"""

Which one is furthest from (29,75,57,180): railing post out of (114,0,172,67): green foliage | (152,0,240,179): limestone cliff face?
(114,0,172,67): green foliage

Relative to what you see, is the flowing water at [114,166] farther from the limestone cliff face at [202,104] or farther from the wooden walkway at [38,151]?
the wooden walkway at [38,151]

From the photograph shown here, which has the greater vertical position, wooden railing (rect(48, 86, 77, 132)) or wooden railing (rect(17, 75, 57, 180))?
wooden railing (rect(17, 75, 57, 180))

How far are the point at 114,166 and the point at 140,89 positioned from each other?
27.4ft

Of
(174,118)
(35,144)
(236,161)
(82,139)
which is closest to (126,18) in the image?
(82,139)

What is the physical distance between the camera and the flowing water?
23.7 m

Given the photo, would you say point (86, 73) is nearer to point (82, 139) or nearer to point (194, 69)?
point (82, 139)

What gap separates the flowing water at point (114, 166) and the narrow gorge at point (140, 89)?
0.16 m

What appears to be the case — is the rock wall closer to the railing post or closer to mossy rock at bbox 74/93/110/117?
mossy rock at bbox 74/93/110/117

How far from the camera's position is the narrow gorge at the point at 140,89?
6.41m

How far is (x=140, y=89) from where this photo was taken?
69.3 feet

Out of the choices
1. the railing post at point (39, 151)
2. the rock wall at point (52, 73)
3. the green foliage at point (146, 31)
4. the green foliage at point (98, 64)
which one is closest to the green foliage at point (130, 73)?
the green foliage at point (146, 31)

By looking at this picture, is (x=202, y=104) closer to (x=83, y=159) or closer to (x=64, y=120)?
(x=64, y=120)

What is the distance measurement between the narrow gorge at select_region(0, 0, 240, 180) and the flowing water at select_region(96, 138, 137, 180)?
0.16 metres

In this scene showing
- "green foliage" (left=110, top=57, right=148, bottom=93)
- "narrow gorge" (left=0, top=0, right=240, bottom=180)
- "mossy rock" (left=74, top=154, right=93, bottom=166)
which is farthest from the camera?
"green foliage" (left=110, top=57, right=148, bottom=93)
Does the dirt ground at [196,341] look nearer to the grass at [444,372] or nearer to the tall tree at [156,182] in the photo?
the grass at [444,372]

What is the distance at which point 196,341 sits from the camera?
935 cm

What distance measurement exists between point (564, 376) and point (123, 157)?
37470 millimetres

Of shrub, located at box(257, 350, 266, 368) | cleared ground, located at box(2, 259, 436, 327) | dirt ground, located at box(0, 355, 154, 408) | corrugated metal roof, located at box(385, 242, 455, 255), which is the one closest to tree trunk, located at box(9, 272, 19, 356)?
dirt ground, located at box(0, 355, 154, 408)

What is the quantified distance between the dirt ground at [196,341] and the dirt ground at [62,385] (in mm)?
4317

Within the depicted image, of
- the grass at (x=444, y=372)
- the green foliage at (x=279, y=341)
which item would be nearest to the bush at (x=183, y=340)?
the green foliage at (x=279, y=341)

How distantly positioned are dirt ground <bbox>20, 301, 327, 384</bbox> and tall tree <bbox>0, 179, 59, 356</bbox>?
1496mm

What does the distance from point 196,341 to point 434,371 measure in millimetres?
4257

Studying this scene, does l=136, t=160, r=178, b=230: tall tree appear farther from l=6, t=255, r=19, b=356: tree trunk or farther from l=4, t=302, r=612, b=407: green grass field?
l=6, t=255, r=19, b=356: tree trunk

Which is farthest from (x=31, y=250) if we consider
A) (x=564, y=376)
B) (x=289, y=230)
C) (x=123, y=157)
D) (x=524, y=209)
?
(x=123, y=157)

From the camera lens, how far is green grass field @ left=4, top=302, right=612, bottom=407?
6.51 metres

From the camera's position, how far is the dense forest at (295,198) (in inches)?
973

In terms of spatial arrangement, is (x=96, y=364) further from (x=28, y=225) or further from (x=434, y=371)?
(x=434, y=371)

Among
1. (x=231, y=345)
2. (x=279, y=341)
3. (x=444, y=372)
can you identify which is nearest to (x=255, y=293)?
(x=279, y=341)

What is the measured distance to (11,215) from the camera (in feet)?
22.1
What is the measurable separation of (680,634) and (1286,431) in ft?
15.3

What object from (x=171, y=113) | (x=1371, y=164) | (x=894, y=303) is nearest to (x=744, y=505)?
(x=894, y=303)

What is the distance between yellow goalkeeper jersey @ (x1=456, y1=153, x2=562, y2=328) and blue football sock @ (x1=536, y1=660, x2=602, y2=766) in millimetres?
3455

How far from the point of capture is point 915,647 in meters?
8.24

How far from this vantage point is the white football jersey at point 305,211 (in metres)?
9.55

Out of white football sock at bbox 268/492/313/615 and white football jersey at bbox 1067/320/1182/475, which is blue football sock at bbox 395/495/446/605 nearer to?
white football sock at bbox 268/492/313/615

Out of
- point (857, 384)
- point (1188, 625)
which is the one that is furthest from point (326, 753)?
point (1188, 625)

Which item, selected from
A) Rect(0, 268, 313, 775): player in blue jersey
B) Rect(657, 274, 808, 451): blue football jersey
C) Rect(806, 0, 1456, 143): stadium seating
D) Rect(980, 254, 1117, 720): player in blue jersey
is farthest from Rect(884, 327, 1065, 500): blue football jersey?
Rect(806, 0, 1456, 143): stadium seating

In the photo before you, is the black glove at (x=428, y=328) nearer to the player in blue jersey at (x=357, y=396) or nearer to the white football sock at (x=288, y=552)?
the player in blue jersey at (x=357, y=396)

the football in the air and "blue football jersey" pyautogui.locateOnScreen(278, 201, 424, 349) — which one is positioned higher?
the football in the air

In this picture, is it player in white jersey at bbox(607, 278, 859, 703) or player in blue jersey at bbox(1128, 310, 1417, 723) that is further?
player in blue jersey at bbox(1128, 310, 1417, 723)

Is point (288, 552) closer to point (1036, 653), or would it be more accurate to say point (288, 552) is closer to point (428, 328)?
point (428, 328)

"""

→ Exercise: Rewrite the stretch of the listing from the line containing "In this picture, is" through the end of the listing, replacing "closer" with "nearer" and keeping everything else the same.

→ Completed exercise:
In this picture, is it player in white jersey at bbox(607, 278, 859, 703) or player in blue jersey at bbox(1128, 310, 1417, 723) that is further?
player in blue jersey at bbox(1128, 310, 1417, 723)

Is point (288, 552) nearer to point (1036, 653), or would it be more accurate to say point (288, 552) is nearer to point (428, 328)?
point (428, 328)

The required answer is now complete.